It was an ambitious undertaking, especially considering that Bloodstock ran separate outdoor and indoor events in 2005 and 2006. “That turned out to be a mistake,” Gregory concedes. “We had a period where it was quite difficult financially to carry on and of course when you become an open air event, it’s a totally different kettle of fish. You have to build the infrastructure and the cost of that is considerably more than an indoor event. It was a new learning curve and it became very expensive very quickly; I took on the debt so things were touch and go for a few years after that but it gradually started to get better and develop. I don’t believe you can make something like a festival a success unless you have a passion for it. Some people go into it with the idea of making money and I’m sure that’s possible but you’re reliant on bringing in big headlining bands and we don’t want to be in a situation where we have to rely on that. It’s not about that for me, it’s about the music, the metal and people coming together as part of a scene.”

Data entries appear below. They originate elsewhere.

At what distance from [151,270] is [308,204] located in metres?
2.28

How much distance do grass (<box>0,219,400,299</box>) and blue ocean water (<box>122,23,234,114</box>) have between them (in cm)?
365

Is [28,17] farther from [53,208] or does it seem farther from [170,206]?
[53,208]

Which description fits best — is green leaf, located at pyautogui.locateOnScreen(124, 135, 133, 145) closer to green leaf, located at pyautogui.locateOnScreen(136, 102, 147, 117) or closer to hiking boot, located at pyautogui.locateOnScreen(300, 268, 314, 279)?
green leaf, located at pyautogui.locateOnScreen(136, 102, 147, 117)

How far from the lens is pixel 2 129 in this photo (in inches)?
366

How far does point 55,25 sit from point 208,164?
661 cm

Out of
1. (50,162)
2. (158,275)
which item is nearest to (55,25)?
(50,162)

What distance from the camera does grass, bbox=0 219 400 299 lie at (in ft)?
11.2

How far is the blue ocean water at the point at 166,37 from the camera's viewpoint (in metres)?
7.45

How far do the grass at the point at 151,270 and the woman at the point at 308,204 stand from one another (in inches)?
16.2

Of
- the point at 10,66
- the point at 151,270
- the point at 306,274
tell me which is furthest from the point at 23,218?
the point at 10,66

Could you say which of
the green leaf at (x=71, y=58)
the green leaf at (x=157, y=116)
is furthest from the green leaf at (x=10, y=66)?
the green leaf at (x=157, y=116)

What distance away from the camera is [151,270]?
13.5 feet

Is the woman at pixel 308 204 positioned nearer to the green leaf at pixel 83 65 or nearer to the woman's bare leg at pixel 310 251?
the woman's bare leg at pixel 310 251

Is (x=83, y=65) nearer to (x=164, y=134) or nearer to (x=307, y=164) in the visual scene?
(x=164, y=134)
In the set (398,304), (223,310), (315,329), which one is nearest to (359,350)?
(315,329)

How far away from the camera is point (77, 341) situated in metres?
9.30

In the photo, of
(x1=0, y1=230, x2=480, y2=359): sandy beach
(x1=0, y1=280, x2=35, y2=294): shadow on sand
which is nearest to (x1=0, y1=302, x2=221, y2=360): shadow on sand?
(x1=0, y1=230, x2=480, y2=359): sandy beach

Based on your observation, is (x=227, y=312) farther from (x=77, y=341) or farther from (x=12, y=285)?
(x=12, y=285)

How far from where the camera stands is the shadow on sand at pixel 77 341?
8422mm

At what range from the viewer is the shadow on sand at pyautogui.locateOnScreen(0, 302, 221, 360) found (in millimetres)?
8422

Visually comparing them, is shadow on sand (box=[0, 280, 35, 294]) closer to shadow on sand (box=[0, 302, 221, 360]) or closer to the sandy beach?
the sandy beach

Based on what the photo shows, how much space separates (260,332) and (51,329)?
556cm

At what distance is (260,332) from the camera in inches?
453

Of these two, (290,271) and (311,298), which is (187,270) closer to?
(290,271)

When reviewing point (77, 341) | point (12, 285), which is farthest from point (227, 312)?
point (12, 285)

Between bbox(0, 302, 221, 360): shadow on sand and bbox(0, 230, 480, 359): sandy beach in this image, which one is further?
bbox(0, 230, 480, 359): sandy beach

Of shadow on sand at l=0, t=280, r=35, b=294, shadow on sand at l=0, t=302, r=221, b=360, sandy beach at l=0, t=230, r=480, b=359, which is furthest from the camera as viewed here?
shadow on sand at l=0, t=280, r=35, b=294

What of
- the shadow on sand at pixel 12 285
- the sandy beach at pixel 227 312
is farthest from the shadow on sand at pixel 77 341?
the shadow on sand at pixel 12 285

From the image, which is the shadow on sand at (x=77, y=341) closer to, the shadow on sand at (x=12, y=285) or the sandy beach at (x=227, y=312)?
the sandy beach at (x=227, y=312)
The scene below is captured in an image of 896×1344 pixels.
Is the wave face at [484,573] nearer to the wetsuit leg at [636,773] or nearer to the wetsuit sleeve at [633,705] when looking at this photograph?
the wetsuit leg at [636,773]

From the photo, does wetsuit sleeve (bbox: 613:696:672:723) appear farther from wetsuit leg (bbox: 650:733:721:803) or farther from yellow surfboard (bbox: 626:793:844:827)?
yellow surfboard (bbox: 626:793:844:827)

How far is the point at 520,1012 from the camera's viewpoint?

The adage often bandied around about Bloodstock is how it’s a family festival; it has all the trappings of a heavy metal village fete which just so happens to be soundtracked by fun family friendly frippery such as Decapitated, Hatebreed and Venom Prison. Whilst talk of “atmosphere” and “vibe” in relation to festivals is often greeted with a sardonic rolling of the eyes, (as, frankly, it should be) it is for good reason that Bloodstock is regularly regarded as one of the friendliest festivals in the country. “I don’t think that’s something that can be forced,” says Gregory. “It’s something that has to be earned over a period of time. You can’t simply invent a festival which has the same feeling that Bloodstock has, that’s something that has to be developed over time. Having the same fans come back year in, year out has meant we’ve built up a relationship with our fans; we know what they want because we are them and they are us.”
As Bloodstock has continued to grow, Gregory is gradually taking a step back from the overall running of the festival, handing it over to his daughters and son to truly keep the operation within the family. With weekend tickets sold out to this year’s edition and a headlining triumvirate of Amon Amarth, Ghost and Megadeth, it is undoubtedly a huge part of the legacy that he has created. “They say it takes 20 years to become an overnight success,” Gregory laughs. “We’re so passionate about it, I love the fans, the festival and everything about it, we have so many passionate metal fans that work to put Bloodstock on. It’s not a job to me, it’s something I enjoy and I wouldn’t change it for the world.”